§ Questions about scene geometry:
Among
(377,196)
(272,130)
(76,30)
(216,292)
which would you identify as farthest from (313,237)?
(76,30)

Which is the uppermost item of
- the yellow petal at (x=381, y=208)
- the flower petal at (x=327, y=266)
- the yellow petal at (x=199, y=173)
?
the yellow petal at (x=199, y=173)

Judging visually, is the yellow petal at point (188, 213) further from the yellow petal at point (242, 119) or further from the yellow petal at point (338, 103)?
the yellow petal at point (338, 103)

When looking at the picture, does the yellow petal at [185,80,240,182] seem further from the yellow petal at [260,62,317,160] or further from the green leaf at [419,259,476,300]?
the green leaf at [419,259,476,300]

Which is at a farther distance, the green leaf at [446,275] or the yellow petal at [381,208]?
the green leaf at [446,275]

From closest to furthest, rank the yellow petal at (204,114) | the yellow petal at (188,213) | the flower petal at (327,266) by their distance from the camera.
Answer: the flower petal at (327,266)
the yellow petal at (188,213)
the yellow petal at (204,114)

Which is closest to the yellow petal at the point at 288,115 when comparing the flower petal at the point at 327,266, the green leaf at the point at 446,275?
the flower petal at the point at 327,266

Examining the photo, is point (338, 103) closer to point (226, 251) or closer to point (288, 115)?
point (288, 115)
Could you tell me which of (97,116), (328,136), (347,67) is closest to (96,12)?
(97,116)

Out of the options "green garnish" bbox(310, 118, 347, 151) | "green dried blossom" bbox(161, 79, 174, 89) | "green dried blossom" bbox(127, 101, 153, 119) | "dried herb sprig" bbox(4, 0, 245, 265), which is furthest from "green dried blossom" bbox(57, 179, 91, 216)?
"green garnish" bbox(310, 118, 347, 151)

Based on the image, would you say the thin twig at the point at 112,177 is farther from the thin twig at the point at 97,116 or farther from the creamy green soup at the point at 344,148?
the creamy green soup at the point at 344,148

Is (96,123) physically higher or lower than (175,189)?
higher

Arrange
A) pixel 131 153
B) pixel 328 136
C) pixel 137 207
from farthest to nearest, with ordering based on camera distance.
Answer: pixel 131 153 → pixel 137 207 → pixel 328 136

§ DESCRIPTION OF THE TASK: Could you write out all the items above again, substituting "slender twig" for every "thin twig" and changing nothing else?

§ TASK RESPONSE:
Among
(377,196)
(272,130)
(76,30)
(216,292)
which would you identify as farthest from (313,237)?
(76,30)

Which is the uppermost item of
- the yellow petal at (x=381, y=208)
- the flower petal at (x=327, y=266)
- the yellow petal at (x=199, y=173)
?
the yellow petal at (x=199, y=173)

Judging visually, is the yellow petal at point (188, 213) further from the yellow petal at point (242, 119) or further from the yellow petal at point (338, 103)?
the yellow petal at point (338, 103)

When looking at the picture, does the yellow petal at [185,80,240,182] seem further from the yellow petal at [260,62,317,160] or further from the green leaf at [419,259,476,300]?
the green leaf at [419,259,476,300]

Which is at a farther distance, the green leaf at [446,275] or the yellow petal at [381,208]?
the green leaf at [446,275]

From closest to furthest, rank the yellow petal at (204,114) | the yellow petal at (188,213) | the flower petal at (327,266) by their distance from the camera.
Answer: the flower petal at (327,266)
the yellow petal at (188,213)
the yellow petal at (204,114)

Which is closest to the yellow petal at the point at 288,115 when comparing the flower petal at the point at 327,266, the green leaf at the point at 446,275?
the flower petal at the point at 327,266

Examining the photo, is point (338, 103) closer to point (226, 251) or closer to point (288, 115)?
point (288, 115)
Could you tell me which of (97,116), (328,136), (347,67) is closest to (96,12)?
(97,116)

Out of the options "green garnish" bbox(310, 118, 347, 151) | "green dried blossom" bbox(161, 79, 174, 89) | "green dried blossom" bbox(127, 101, 153, 119) | "dried herb sprig" bbox(4, 0, 245, 265), which is furthest from "green dried blossom" bbox(57, 179, 91, 216)?
"green garnish" bbox(310, 118, 347, 151)

Based on the image, would you say the slender twig at the point at 112,177 is farther from the slender twig at the point at 97,116 or farther from the creamy green soup at the point at 344,148?
the creamy green soup at the point at 344,148

Is (96,123) physically higher or lower than (175,189)?
higher

Arrange
A) pixel 131 153
B) pixel 328 136
C) pixel 137 207
from farthest to nearest, with ordering based on camera distance.
Answer: pixel 131 153 → pixel 137 207 → pixel 328 136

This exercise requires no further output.